Here’s how Profiling works. If profiling is on, the front end
(elaborator) inserts Enter
and Leave
statements into the source
program for function entry and exit. For example,
fun f n = if n = 0 then 0 else 1 + f (n - 1)
becomes
fun f n =
let
val () = Enter "f"
val res = (if n = 0 then 0 else 1 + f (n - 1))
handle e => (Leave "f"; raise e)
val () = Leave "f"
in
res
end
Actually there is a bit more information than just the source function name; there is also lexical nesting and file position.

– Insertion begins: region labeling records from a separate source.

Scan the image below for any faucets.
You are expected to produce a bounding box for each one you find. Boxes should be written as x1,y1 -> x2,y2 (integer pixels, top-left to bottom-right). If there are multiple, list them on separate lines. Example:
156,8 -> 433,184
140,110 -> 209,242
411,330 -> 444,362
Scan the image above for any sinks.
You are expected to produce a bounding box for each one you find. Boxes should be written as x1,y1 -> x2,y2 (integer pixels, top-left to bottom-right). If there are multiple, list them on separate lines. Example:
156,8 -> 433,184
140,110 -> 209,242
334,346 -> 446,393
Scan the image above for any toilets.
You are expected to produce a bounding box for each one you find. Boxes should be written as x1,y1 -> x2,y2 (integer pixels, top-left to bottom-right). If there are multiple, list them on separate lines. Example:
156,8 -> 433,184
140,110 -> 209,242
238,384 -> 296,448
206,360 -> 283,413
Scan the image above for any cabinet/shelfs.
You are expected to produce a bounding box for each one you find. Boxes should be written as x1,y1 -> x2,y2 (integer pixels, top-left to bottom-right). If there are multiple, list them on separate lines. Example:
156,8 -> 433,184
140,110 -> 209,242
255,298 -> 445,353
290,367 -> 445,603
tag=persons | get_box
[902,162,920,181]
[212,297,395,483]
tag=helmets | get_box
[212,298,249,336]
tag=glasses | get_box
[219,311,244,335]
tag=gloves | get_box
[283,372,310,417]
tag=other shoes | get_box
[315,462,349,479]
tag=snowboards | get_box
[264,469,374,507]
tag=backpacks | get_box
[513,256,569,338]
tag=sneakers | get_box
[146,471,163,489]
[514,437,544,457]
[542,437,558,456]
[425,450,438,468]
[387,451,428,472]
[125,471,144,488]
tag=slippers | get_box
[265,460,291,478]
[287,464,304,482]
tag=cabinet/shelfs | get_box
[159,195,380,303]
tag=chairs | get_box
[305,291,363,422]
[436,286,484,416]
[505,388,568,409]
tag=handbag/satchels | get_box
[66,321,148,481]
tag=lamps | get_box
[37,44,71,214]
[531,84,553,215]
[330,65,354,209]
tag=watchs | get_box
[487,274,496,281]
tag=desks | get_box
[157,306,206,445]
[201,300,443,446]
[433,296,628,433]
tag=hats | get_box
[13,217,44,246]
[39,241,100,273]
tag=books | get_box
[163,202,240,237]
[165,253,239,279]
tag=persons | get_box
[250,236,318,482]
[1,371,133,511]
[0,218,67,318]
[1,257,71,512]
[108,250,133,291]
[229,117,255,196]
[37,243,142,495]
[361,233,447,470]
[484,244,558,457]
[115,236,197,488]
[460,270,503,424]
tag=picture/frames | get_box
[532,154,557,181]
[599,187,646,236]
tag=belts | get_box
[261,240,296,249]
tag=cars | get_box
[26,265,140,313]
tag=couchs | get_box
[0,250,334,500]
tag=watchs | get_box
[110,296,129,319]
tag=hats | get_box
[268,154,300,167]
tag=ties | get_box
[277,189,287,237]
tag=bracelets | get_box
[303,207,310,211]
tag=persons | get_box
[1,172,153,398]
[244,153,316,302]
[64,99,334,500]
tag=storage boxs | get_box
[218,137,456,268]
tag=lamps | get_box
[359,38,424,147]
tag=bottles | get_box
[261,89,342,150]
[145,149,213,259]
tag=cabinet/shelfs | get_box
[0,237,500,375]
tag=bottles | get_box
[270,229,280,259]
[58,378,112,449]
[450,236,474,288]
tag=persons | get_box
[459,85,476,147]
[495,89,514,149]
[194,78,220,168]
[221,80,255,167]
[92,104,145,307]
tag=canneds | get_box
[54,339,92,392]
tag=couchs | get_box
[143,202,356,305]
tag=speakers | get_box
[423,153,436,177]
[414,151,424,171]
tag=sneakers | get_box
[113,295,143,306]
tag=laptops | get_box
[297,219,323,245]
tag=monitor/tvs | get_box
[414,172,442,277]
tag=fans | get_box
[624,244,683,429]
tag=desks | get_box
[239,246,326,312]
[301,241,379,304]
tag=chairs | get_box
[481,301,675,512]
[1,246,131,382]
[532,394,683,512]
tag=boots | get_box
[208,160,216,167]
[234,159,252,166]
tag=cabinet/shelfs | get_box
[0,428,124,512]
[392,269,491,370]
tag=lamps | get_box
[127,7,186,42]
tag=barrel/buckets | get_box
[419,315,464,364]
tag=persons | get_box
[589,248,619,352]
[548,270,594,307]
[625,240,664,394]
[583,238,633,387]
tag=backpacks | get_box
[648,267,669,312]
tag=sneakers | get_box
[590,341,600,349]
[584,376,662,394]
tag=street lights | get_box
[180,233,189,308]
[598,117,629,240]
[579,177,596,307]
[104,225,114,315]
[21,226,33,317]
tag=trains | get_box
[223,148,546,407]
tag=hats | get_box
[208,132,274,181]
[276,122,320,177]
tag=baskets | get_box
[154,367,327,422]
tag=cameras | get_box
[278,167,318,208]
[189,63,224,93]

Most of the middle of the compiler ignores, but preserves, Enter
and
Leave
. However, so that profiling preserves tail calls, the
SSA shrinker has an optimization that notices when the only
operations that cause a call to be a nontail call are profiling
operations, and if so, moves them before the call, turning it into a
tail call. If you observe a program that has a tail call that appears
to be turned into a nontail when compiled with profiling, please
report a bug.
There is the checkProf
function in
type-check.fun
, which checks that
the Enter
/Leave
statements match up.
In the backend, just before translating to the Machine IL,
the profiler uses the Enter
/Leave
statements to infer the "local"
portion of the control stack at each program point. The profiler then
removes the Enter
s/Leave
s and inserts different information
depending on which kind of profiling is happening. For time
profiling, the profiler inserts code that sets a global field that
records the local control stack. For allocation profiling, the
profiler inserts calls to a C function that will maintain byte counts.
With stack profiling, the profiler also inserts a call to a C function
at each nontail call in order to maintain information at runtime about
what SML functions are on the stack.
At run time, the profiler associates counters (either clock ticks or
byte counts) with source functions. When the program finishes, the
profiler writes the counts out to the mlmon.out
file. Then,
mlprof
uses source information stored in the executable to
associate the counts in the mlmon.out
file with source
functions.
For time profiling, the profiler catches the SIGPROF
signal 100
times per second and increments the appropriate counter, determined by
looking at the global field that records the local control stack and
mapping that to the current source function.
Caveats
There may be a few missed clock ticks or bytes allocated at the very end of the program after the data is written.
Profiling has not been tested with signals or threads. In particular, stack profiling may behave strangely.